The thesis: you don't need Opus - Claude & Anthropic

The channel's verdict on Claude is sharper than on any other vendor. Across seven videos in the Claude section of Course 2 and the standalone Opus guide, the verdict sharpens into a single sentence: Claude Opus is currently overpriced for the consumer tier, and you should route around it. That thesis isn't an opinion — it comes from a benchmark Claude itself designed, run on Opus 4.6 against GPT 5.4, where Opus scored 40% and GPT 5.4 hit 63% on the same suite. The rest of the article walks through the comparison that set the channel's tone, then zooms out to the four signals the channel uses to defend the thesis in every Claude video that follows.

What you'll learn

Why the channel's "you don't need Opus" thesis is built on real head-to-head tests, not vibes — the 31K-view Minimax M2.7 review is the comparison that put the framing on the page.
The four-slot routing rule the creator actually runs on his own stack: Opus for the orchestrator brain, Minimax 2.7 for research and specialised agents, GPT 5.4 or Notebook LM for planning, and M2.7 for implementation.
Why a 1/16th cost ratio ($5 vs ~$0.30 per million input tokens) is the entire reason the channel routes around Claude for executor work, and what a "near Opus" output actually means in practice.
The "dumb zone" failure mode for Minimax (300-line soul.md collapses the model into "messages your girlfriend instead of building a presentation") and why it is a model-side failure, not an OpenClaw failure.
Why a one-shot presentation finishing in 2–3 minutes on Minimax versus 10–15 minutes on Claude is the kind of timing that justifies the routing switch on its own.

The comparison that set the channel's tone

The channel's most-viewed model review (31,049 views) and the video that put the "you don't need Opus" framing on the page. The structure of the argument is in the routing strategy the creator actually runs on his own stack, not in a single benchmark:

Stark (orchestrator) stays on Opus 4.6 for deep reasoning and autonomous terminal work.
Research and specialized agents run on Minimax 2.7.
Planning step runs on GPT 5.4 or Notebook LM — the creator calls Notebook LM "really good for planning compared to building from scratch with Claude code."
Implementation is handed to M2.7, which finished a one-shot presentation in 2–3 minutes versus 10–15 minutes on Claude for the same task.
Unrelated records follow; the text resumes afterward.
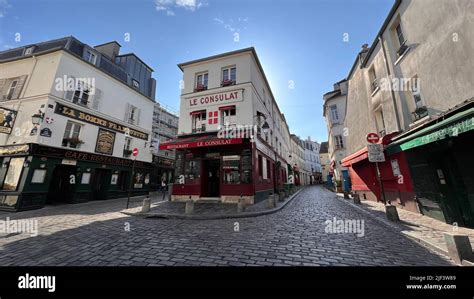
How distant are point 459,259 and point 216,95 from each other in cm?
1274

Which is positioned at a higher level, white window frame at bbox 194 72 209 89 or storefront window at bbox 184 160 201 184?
white window frame at bbox 194 72 209 89

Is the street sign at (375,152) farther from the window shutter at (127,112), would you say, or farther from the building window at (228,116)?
the window shutter at (127,112)

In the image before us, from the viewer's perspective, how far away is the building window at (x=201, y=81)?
1380 centimetres

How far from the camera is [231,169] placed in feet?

The win isn't a single benchmark. M2.5 already beat Claude Opus 4.6 and Sonnet 4.6 on multi-SWE-bench and BFCL multi-turn, and 2.7 is positioned to push the BFCL score (76.8% on M2.5) further. The interesting trade is the $40/month wall: the high-speed variant of M2.7 requires that tier, but the standard M2.7 is cheap enough on the plus plan to do most agent work. Raw knowledge is still a Claude / GPT strength — M2.7 is explicitly an "agentic coding model," not a general chatbot. The summary takeaway the channel keeps landing on: don't pay Opus prices for executor work you can run on M2.7 for a fraction of the cost.

The cost math is the entire reason this video exists

The pricing gap is concrete: Opus starts at $5 per million input tokens, Minimax sits at roughly $0.30 per million, a 1/16th ratio. The creator's own Opus bill was $30 in a single hour on a multi-agent run; the same workflow on Minimax's starter coding plan runs under $10 for 100 prompts per 5-hour window. The math is the same one the channel's cheap-routing course makes for Claude Code, and the framing is consistent: coding plans beat token plans for running agents because flat-rate limits beat per-token optimisation when the model flaps or the agent runs 24/7.

To make the math concrete: a typical overnight Claude Code build on the creator's VPS consumes roughly 8M input tokens and 2M output tokens. On Opus 4.6 at the documented rates ($5/M input, $25/M output), that is $40 + $50 = $90 in API spend for a single overnight build. The same build on Minimax M2.7 at the channel's quoted rates ($0.30/M input, $1.20/M output) is $2.40 + $2.40 = $4.80. The 1/16th cost ratio is real, and the absolute difference ($85.20 per overnight build) is the kind of money that justifies a routing change on its own.

What "near Opus" actually means in practice

The creator's claim is "near Opus level intelligence for programming," and the honest reading is "near, not Opus." The benchmark scores give M2.5 a 76.8% on BFCL and a multi-SWE-bench win over both Opus 4.6 and Sonnet 4.6 — so for the executor slot, M2.7 is at or above the consumer-tier Claude models. For raw knowledge Q&A, raw reasoning, and the kind of multi-step planning Opus is sold for, M2.7 is the wrong tool. Keep Claude or GPT for those jobs, route M2.7 for the rest.

The "near, not Opus" framing is important because it tells you exactly what to expect from the migration. If your workflow is dominated by code generation, file edits, test runs, and agent loops, M2.7 is at or above the consumer-tier Claude models on the relevant benchmarks. If your workflow is dominated by planning, architecture, raw knowledge Q&A, or multi-step reasoning, M2.7 is not Opus and you should keep Claude or GPT for that slot. The routing rule is precise about which slot is which.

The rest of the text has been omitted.